_DIRECTIVE_.
Can you rewrite the records starting at the line that contains "What is the distance measurement" and ending at the line that contains "0.41 meters" as a Markdown table with the columns "Index" and "Content", one row for each line and blank lines omitted?

_ENTRIES_.
---

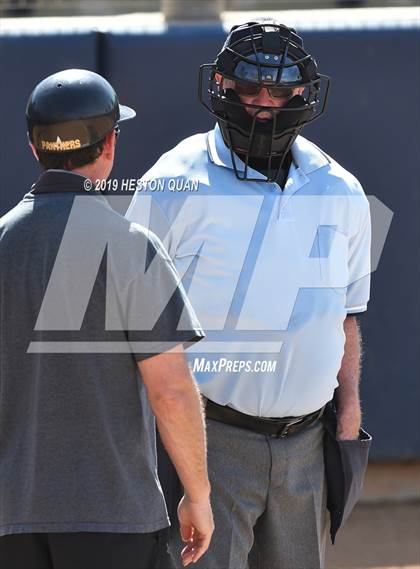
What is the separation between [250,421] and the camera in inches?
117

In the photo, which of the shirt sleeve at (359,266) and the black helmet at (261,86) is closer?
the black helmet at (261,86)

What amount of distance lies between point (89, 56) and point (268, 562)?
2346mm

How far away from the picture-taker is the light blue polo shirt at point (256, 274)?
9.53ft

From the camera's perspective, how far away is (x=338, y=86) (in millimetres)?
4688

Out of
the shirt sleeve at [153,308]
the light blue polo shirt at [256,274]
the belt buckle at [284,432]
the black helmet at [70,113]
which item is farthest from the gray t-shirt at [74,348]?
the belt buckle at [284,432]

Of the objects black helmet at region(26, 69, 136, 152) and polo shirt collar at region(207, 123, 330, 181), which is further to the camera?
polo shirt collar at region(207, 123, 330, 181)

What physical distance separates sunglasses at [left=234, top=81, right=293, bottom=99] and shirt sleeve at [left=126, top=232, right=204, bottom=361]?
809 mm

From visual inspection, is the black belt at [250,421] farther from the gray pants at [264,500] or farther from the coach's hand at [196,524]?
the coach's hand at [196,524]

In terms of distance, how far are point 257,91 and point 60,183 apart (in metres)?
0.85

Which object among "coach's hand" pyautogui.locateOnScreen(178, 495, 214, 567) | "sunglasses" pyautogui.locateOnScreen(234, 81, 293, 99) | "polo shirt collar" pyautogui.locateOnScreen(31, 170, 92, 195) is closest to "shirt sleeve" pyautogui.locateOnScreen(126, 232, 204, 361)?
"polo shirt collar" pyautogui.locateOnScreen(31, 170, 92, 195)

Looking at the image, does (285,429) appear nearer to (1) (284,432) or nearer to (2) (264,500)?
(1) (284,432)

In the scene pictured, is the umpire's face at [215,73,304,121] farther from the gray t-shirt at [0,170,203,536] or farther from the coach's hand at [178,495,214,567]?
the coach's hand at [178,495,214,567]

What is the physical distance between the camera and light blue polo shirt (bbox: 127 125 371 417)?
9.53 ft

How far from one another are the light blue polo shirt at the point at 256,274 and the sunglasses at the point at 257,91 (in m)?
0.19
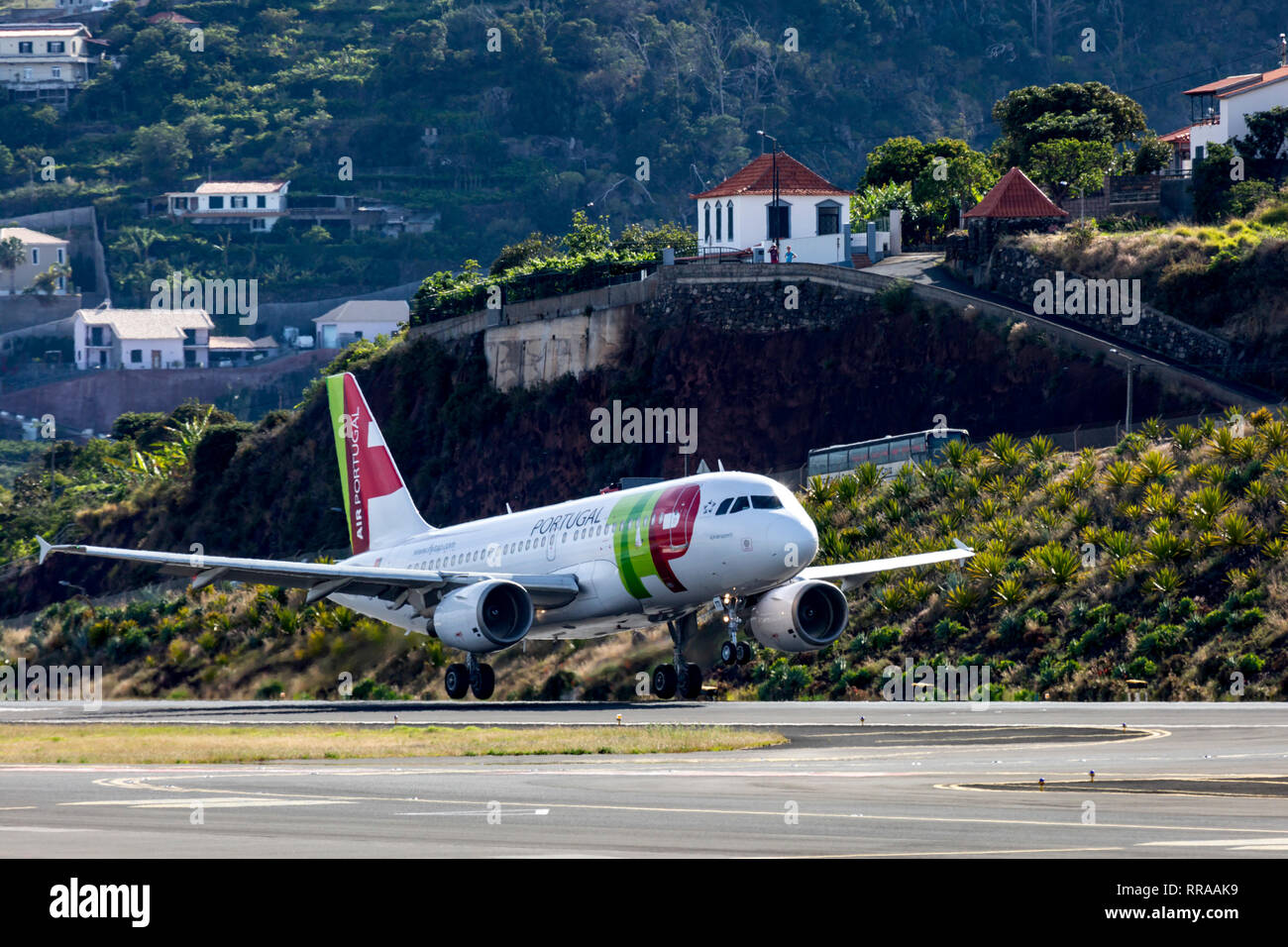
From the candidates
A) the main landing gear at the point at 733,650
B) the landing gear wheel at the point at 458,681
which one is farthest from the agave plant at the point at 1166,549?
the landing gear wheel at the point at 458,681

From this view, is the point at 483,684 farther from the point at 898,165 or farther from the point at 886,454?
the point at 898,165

---

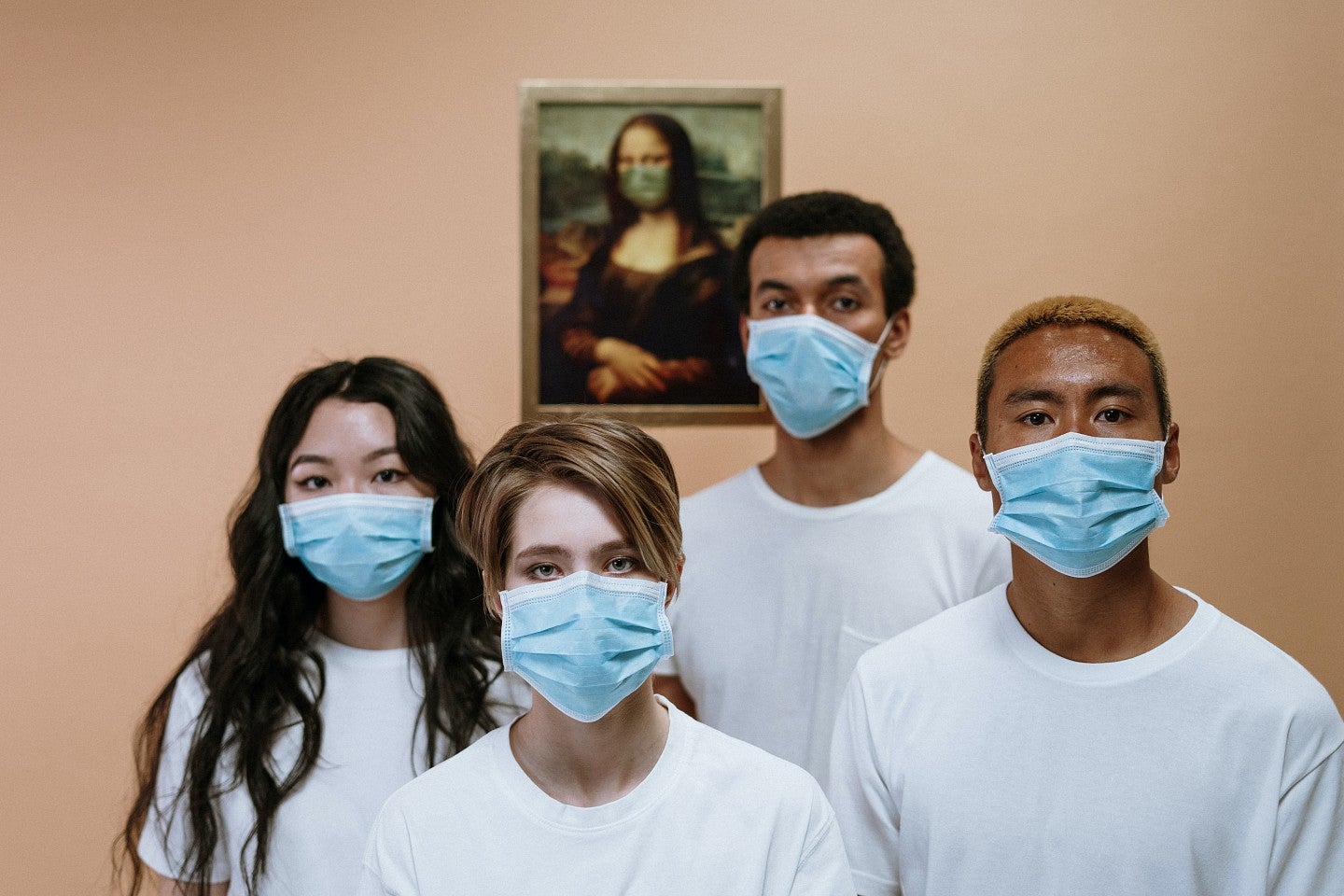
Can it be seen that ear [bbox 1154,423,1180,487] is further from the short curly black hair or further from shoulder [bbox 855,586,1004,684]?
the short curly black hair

---

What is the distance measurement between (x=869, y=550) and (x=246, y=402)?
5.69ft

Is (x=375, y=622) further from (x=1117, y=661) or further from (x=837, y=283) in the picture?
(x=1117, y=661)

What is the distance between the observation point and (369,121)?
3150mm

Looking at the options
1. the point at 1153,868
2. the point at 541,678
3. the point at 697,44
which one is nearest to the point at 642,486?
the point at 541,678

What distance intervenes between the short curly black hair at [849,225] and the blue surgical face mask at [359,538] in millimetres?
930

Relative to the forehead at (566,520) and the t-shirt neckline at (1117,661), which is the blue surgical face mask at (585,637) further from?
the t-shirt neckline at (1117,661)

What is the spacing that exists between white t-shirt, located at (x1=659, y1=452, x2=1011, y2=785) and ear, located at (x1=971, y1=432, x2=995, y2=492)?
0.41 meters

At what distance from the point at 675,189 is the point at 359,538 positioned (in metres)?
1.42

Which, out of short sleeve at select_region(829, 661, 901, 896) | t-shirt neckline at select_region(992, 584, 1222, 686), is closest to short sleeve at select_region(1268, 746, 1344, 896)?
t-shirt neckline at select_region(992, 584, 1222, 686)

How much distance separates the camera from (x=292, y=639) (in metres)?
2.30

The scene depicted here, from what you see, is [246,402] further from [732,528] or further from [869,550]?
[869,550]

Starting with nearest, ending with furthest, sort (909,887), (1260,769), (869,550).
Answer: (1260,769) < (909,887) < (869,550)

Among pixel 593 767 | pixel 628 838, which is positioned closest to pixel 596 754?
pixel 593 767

---

_RESPONSE FOR THIS EXERCISE_.
| Index | Content |
|---|---|
| 1 | What is the distance measurement between (x=869, y=550) and (x=246, y=402)? |
| 2 | 5.69ft |
| 3 | Is (x=375, y=622) further from (x=1117, y=661) or further from (x=837, y=283) in the picture? |
| 4 | (x=1117, y=661) |
| 5 | What is the distance between the observation point and (369,121)? |
| 6 | 3150mm |
| 7 | Looking at the options |
| 8 | 1. the point at 1153,868 |
| 9 | 2. the point at 541,678 |
| 10 | 3. the point at 697,44 |
| 11 | which one is nearest to the point at 642,486? |
| 12 | the point at 541,678 |
| 13 | What distance intervenes between the short curly black hair at [849,225] and the blue surgical face mask at [359,538] in millimetres? |
| 14 | 930 |
| 15 | Relative to the forehead at (566,520) and the t-shirt neckline at (1117,661), which is the blue surgical face mask at (585,637) further from? |
| 16 | the t-shirt neckline at (1117,661) |
| 17 | What is the spacing that exists between white t-shirt, located at (x1=659, y1=452, x2=1011, y2=785) and ear, located at (x1=971, y1=432, x2=995, y2=492)? |
| 18 | 0.41 meters |